従来は、情報システムの全プロセスの一括請負契約が通常でした。それに対して現在では、RFP作成から提案書を受けて分析し外部設計書を作るまでの業務(上流工程)と、外部仕様書ができてから、それに基づいて情報システムを構築する業務(下流工程)、運用業務などに多段階に分割して、それぞれ個別に契約することが推奨されています。
一括契約が行われてきたのには、次の理由(誤った認識)があります。
- コストが下がる?
プログラミングなどの下流工程が開発費用の大部分を占めていたころは、上流工程は下流工程を受注するためのサービスであるとの認識があり、一括契約にすれば安価になると思われていたのです。
現在では下流工程の生産性が向上し、上流工程の割合が増大してきました。しかも、上流工程の適否が情報システムの価値を決定するとの認識が高まりました。ベンダは無料サービスどころか、付加価値の高い分野だと認識しています。そのため、一括契約にしても、必ずしも安価になるとはいえません。
- 作業が円滑になる?
上流工程を受注したベンダに下流工程も受注させれば、再度の説明が不要で円滑になると思われます。それは正しいこともあります。しかし、それでは上流工程での文書化がおろそかになる危険があり、
ITガバナンスの観点から不適切です。
また、一般に上流工程を得意とするベンダは、下流工程は下請を利用しており、そこで再度の説明が行われ、その費用は受注費用に加算されるので、結局は同じことだといえます。むしろ、発注者が実際に下流工程ベンダに直接説明するほうが誤解が少なくなります。、上流工程の厳密な文書化が重要です。
多段階契約には、次のメリットがあります。
- リスク回避ができる
情報システム開発には多様な不確定要因(リスク)があります。
・担当者へのヒアリングを行うのに伴い、RFP・提案書の段階とは異なる要件が出現する。
・システム仕様書が合意され開発が開始されてから、要件の追加や変更が出現する。
・利用予定のハードウェアが期待した性能が出ないことが判明する。
・利用予定のOSやミドルウェアが、期待した機能をもたないことが判明する。
そのため、当初の見積金額や納期と実際に開発にかかった費用や納期の間に大きなギャップがあり、それをめぐって発注者とベンダの間でトラブルが生じます。
多段階分割契約にすることにより、個々の契約範囲でのリスクを低減することができます。
- 適切な仕様ができる
情報システムの成否は、上流工程(要件定義)の適否が大きな影響をもつことが認識されるようになりました。ところが、下流工程を発注するベンダに、上流工程を依頼すると、上流工程がベンダの下流工程に好都合な仕様になることがあります。それを回避するために、分離した契約にするのが適切です。
- 専門ベンダが起用できる
ベンダには、それぞれ特徴があります。一般にシステムインテグレータのような大規模ベンダは、上流工程の分野に優れていますが、労働集約型の下流工程を担当させるには人件費が高いし、下請を利用する場合には管理費を上乗せするので高コストになります。

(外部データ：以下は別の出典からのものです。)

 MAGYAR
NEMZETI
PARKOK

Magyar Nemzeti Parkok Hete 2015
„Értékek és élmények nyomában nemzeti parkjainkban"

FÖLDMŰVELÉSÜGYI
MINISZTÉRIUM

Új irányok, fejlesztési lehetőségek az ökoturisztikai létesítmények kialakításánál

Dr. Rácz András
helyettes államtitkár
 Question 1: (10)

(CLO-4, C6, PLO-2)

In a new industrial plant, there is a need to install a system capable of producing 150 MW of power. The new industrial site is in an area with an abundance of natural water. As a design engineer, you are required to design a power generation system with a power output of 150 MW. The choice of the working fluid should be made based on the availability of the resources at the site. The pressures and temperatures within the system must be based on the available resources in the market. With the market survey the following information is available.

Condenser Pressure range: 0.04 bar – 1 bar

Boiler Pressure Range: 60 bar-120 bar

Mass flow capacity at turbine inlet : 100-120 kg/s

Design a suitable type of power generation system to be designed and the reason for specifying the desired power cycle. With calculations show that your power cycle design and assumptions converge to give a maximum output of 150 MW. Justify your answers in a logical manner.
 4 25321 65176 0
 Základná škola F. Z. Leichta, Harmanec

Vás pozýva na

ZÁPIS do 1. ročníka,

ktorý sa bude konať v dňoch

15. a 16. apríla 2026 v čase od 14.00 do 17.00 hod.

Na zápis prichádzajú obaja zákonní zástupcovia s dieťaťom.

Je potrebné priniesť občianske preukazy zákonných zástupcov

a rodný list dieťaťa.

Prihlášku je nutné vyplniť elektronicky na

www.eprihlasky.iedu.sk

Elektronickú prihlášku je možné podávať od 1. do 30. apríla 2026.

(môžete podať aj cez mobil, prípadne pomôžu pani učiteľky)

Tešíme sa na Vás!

多段階に分割することにより、それぞれの段階で最も適したベンダを起用することができます。
多段階契約の問題として、下流工程を請け負うベンダから、上流工程で作成した外部仕様書が
・内容が不十分なので、再度分析を行う必要がある
・現状の技術水準では実現が困難、あるいは信頼性が低いものになる
・仕様を若干変更することにより、コストを大きく下げることができる
などの指摘が出ることがあります。
発注者が、それが正しい指摘なのか、下流工程の都合で主張しているのかを判断する能力がないと、上流工程の作業が無駄になってしまうことがあります。